Entitled "The Snatch and Grab Club," al-Alami's article attacked the PNA for misusing public funds. Al-Alami was escorted to the police station by Col. Khaled Tantash, who warned the journalist against writing articles that might tarnish the image of the PNA.
At the police station, Colonel Tantash put al-Alami on the phone with Police Chief Ghazi al-Jabali, who accused him of being a foreign agent. Before his release, al-Alami was forced to sign a statement saying that he would henceforth refrain from "slandering" the PNA.
Maher al-Dessouki, Al-Quds Educational TV, Al-Nasser TV IMPRISONED
Plainclothes agents from the Palestinian Preventive Security Services, accompanied by uniformed soldiers, arrested al-Dessouki at his office in the West Bank city of Ramallah.

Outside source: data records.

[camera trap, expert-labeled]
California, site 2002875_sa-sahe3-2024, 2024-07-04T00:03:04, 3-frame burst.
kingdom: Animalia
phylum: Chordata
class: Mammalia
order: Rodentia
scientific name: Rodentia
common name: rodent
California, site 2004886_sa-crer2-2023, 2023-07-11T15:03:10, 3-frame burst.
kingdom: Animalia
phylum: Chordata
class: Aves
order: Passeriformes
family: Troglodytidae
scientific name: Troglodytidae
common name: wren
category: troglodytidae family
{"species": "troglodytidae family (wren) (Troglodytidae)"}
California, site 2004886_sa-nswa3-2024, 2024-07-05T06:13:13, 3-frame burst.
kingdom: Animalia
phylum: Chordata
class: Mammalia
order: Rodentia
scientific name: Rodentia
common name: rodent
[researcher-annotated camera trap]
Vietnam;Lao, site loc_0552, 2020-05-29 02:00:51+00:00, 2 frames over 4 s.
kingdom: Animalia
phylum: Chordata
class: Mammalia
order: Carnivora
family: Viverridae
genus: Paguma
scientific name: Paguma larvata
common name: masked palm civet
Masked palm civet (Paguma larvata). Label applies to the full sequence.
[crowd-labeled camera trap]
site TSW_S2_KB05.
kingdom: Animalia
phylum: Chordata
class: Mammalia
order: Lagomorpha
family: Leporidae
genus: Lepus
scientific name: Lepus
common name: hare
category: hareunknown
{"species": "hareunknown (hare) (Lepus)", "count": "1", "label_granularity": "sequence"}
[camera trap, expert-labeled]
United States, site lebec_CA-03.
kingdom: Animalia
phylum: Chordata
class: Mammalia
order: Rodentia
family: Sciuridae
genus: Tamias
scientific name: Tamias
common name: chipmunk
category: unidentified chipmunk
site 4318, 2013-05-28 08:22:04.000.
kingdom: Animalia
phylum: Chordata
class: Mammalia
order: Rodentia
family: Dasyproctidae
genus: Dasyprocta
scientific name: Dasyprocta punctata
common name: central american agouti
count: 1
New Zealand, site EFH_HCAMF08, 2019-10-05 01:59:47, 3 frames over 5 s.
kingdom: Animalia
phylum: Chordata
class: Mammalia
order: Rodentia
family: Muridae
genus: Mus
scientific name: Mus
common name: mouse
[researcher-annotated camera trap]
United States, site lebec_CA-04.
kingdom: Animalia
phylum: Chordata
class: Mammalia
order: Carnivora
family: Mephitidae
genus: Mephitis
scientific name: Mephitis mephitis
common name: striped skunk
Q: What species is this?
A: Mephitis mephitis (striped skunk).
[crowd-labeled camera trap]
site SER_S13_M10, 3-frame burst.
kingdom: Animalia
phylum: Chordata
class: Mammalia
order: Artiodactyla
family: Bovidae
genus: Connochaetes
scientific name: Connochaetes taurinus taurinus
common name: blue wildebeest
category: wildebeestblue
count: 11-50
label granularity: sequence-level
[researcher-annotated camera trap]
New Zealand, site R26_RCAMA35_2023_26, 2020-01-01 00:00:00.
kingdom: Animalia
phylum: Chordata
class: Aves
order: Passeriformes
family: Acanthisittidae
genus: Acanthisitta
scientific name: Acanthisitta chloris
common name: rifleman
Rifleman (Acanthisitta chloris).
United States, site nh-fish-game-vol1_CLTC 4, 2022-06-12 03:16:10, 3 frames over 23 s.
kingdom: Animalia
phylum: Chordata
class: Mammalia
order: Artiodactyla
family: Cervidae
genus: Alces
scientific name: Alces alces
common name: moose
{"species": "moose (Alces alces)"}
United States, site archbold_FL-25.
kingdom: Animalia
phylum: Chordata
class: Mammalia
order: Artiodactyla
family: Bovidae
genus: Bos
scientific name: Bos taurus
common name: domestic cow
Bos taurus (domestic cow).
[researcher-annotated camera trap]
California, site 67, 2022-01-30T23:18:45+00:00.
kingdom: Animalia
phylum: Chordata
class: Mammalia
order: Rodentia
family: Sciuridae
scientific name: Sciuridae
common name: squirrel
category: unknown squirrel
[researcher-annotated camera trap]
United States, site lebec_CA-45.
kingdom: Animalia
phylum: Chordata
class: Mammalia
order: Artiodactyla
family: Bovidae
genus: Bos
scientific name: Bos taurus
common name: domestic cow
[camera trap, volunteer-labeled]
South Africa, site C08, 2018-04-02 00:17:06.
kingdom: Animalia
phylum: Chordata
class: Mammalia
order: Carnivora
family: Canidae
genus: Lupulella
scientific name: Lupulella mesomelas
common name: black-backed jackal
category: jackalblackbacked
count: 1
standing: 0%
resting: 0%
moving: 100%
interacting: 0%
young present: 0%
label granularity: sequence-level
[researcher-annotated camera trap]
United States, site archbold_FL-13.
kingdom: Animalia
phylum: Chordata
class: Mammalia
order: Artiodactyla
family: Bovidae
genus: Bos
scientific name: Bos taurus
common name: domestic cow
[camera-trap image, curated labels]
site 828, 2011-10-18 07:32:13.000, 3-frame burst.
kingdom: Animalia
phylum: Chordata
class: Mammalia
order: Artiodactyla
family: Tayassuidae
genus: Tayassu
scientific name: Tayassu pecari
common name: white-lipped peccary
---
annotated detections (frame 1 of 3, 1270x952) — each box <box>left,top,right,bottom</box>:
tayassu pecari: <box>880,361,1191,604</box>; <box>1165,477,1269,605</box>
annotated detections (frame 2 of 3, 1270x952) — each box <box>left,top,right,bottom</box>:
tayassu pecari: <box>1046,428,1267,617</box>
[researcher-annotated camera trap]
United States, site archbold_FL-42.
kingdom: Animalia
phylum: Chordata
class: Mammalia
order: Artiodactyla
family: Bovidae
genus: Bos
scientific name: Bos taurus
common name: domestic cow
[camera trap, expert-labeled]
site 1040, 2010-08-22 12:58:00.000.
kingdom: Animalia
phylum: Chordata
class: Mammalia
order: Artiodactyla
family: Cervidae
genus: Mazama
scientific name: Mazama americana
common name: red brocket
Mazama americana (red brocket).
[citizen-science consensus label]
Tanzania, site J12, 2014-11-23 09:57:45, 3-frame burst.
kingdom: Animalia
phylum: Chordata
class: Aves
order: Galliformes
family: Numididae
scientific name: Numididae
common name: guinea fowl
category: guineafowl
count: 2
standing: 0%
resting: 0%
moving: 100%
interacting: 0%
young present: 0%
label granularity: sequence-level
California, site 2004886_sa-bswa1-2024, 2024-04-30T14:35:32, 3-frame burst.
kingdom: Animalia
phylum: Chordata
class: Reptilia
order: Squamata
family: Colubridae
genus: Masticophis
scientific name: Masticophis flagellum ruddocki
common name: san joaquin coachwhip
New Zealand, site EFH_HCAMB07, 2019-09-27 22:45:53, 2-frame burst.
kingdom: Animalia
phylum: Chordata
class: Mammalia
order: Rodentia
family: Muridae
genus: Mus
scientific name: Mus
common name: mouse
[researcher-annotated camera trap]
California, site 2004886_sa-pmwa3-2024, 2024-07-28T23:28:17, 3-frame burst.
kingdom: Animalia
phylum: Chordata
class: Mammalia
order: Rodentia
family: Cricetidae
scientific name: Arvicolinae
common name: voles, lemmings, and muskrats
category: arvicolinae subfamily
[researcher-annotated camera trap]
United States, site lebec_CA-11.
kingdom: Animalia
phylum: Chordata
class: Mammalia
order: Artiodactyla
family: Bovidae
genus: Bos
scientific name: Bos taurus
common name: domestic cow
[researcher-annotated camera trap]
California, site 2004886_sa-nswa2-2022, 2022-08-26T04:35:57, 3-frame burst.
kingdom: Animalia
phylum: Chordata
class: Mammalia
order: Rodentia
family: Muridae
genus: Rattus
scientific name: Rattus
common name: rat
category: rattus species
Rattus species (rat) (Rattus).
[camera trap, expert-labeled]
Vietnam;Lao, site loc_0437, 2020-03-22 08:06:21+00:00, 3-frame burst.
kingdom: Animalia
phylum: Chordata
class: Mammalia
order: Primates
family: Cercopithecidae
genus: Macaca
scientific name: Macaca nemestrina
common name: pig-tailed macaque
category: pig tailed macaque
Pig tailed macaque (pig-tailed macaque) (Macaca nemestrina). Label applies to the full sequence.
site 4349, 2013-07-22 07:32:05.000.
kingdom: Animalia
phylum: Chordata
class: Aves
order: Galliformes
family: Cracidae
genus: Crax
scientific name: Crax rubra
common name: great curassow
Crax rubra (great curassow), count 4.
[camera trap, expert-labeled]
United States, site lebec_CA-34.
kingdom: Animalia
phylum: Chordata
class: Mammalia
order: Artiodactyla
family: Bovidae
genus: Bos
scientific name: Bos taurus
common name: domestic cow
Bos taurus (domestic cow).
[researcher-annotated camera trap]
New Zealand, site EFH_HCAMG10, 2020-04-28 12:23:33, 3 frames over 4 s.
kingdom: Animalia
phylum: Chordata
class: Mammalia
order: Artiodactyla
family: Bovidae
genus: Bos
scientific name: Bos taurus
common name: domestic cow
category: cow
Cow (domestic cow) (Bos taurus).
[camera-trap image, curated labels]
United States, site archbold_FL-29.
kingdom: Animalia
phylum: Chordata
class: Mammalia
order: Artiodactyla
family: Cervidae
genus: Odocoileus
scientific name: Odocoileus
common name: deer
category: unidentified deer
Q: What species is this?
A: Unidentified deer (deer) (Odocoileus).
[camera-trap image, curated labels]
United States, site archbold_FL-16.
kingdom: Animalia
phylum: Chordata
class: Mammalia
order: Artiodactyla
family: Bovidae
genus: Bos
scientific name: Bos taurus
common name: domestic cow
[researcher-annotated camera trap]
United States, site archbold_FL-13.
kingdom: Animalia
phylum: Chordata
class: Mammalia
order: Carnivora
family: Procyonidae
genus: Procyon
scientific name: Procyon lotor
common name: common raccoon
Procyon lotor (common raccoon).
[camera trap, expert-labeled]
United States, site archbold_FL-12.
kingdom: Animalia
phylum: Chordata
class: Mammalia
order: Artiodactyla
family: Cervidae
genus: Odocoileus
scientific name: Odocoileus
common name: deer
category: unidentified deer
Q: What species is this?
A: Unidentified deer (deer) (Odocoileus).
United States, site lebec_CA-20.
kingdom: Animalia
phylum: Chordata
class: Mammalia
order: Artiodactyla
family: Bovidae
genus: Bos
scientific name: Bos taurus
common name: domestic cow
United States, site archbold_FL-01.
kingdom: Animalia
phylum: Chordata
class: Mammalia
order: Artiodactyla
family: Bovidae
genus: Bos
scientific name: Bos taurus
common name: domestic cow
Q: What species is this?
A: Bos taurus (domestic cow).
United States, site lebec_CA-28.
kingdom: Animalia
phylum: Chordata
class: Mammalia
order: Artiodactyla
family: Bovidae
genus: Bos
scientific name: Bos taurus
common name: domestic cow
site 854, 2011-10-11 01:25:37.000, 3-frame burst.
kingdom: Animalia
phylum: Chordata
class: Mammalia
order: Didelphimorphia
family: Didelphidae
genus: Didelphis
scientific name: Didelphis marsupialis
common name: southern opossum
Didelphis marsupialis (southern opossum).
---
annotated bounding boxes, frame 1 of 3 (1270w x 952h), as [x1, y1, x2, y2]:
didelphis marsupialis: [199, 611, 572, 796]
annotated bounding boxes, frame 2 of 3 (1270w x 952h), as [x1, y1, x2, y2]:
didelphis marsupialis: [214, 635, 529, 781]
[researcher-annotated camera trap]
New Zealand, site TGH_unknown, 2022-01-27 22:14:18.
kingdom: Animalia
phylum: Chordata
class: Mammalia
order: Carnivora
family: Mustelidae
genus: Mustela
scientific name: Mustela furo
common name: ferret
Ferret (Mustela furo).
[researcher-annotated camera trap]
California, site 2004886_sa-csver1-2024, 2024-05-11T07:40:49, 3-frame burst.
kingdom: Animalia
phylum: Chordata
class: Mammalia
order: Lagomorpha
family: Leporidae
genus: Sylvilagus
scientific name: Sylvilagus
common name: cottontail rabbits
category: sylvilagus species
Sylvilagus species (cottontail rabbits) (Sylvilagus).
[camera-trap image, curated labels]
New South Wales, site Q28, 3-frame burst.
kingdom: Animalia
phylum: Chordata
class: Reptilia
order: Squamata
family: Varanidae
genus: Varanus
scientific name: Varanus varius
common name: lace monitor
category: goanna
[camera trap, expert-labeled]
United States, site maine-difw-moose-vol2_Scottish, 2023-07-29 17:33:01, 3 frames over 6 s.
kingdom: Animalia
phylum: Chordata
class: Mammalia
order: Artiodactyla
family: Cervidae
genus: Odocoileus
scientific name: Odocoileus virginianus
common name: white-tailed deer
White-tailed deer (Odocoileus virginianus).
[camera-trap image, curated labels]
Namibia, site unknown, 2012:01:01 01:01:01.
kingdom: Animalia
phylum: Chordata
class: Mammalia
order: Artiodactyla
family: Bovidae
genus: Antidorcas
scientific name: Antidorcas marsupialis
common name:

Al-Dessouki, a popular broadcast journalist with the independent stations Al-Quds Educational TV and Al-Nasser TV, was charged with "incitement" and "possessing material inciting against the Palestinian National Authority [PNA]."
PNA authorities did not elaborate on the charges, but it is believed that al-Dessouki was arrested because of a segment on his show "Space for Opinion" in which he conducted live interviews with the relatives of Israeli-held Palestinian prisoners. In one of the interviews, the mother of a prisoner denounced PNA president Yasser Arafat.
Al-Dessouki was held for 19 days and subjected to prolonged interrogation about the broadcast and other topics. His interrogators accused him of collaborating with Israel and insulting the PNA. During the initial three days of his detention, he was beaten and subjected to the punishment known as shabeh, in which detainees are forced to assume painful positions for lengthy periods of time (for example, being shackled to a chair while hooded or blindfolded).
In a September 17 letter to President Yasser Arafat, CPJ protested al-Dessouki's arrest and urged his immediate release. The journalist was finally freed on October 4.
Munir Abu Rizq, Al-Hayat al-Jadeeda HARASSED
Saleh Naameh, Al-Sharq al-Awsat HARASSED
Fathi Sabah, Al-Ayyam HARASSED
Wael Abu Daqqah, Al-Jazeera TV HARASSED
Palestinian authorities arrested Abu Rizq, a reporter for the Palestinian daily Al-Hayat al-Jadeeda, and Naameh, a correspondent for the London-based daily Al-Sharq al-Awsat. The arrests followed an Al-Sharq al-Awsat report that Israel had handed over four high-ranking Palestinian National Authority (PNA) security officers to the PNA after they were found naked and drunk in a Tel Aviv strip club.
Palestinian police chief Ghazi al-Jabali said the two journalists had been "summoned" in the context of "investigations that the police are conducting to discover the source that circulated false news aimed at defaming the Palestinian Authority without its having any basis in fact."
The next day, Sabah, a reporter for the Palestinian daily Al-Ayyam, and Abu Daqqah, a correspondent with the Qatar-based television station Al-Jazeera, were detained in connection with the same story. After questioning them, Palestinian police released all four journalists on September 29.